Small time bans by therapists may well do more harm than
good, especially to the small, specialist producer who is trying to keep
traditional medicine along the traditional pathway. Such ideas only suit big producers and plays
directly into the hands of those who want a standardised product coming from
large scale commercial agriculture or indeed into the hands of the
pharmaceutical industry who is keen on restricting sales of naturals. Very few therapists have the luxury of time
to investigate the materials that we use, any more than the shopper has the
time to investigate whether the organic produce they have just bought meets a
specific type of organic standard.
Unfortunately at the end of the time, a certain amount of trust is involved.

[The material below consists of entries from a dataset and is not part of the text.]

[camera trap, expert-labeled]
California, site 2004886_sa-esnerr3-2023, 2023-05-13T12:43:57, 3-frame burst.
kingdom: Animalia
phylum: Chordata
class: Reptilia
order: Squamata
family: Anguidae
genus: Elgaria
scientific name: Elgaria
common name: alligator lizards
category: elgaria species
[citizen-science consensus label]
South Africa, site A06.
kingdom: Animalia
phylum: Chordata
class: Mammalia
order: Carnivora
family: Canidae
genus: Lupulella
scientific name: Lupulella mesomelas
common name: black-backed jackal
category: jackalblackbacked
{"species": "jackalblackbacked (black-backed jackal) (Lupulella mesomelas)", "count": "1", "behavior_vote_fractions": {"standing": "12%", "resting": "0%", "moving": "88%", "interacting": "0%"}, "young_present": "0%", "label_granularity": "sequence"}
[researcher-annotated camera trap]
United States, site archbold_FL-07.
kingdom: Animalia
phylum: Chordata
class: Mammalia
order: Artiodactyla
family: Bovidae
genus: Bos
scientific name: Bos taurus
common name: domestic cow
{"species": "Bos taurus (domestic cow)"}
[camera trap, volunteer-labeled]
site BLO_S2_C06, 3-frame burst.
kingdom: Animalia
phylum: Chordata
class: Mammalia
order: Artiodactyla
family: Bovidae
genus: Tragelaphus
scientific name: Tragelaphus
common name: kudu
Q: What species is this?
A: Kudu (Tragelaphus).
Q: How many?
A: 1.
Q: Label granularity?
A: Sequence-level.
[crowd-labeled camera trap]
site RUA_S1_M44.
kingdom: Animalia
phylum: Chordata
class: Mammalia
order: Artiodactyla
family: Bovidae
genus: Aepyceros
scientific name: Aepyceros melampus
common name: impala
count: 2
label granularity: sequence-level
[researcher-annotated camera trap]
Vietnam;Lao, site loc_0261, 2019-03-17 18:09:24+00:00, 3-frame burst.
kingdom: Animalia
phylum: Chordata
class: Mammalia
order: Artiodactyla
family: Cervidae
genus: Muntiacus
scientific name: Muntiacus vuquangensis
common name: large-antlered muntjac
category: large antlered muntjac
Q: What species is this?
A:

Such an idea turns green politicians red with fury. After all we are not supposed to trust any
body unless they have been blessed by those who claim authority in these
matters. Some of the people in
Strasbourg who were voting for green ideas over the banning of allergens have
no idea of the impact that such a simple move could make. Incredibly some of them had no idea that
essential oils were contained in citrus fruit peel, which presumably opens up
the possibility that each orange or lemon should be labelled with its chemical
allergen constituents!
Few writers or journalists have really stood with wild
crafters, worked with wild crafters and understood where they are coming at
life from. Few of us in the west have
lived and perhaps watched the dying in Third World countries. We need to support those who are working
actively to improve matters. We do need
to consider what essential oils we buy or what herbs we buy or what herbal teas
we buy. We do need to think about
organics, fair trade, wild crafting, sustainability. That is the objective word – we need to
think. Perhaps above all we need to pay
the price of supporting those communities, but then that’s another story. Paying the price actually costs us
something. Supporting the ban and buying
a cheaper alternative actually costs us nothing – it just makes us feel
good. It is enough to make Gaia die of
laughter, but then as she shakes we could be thrown off the planet!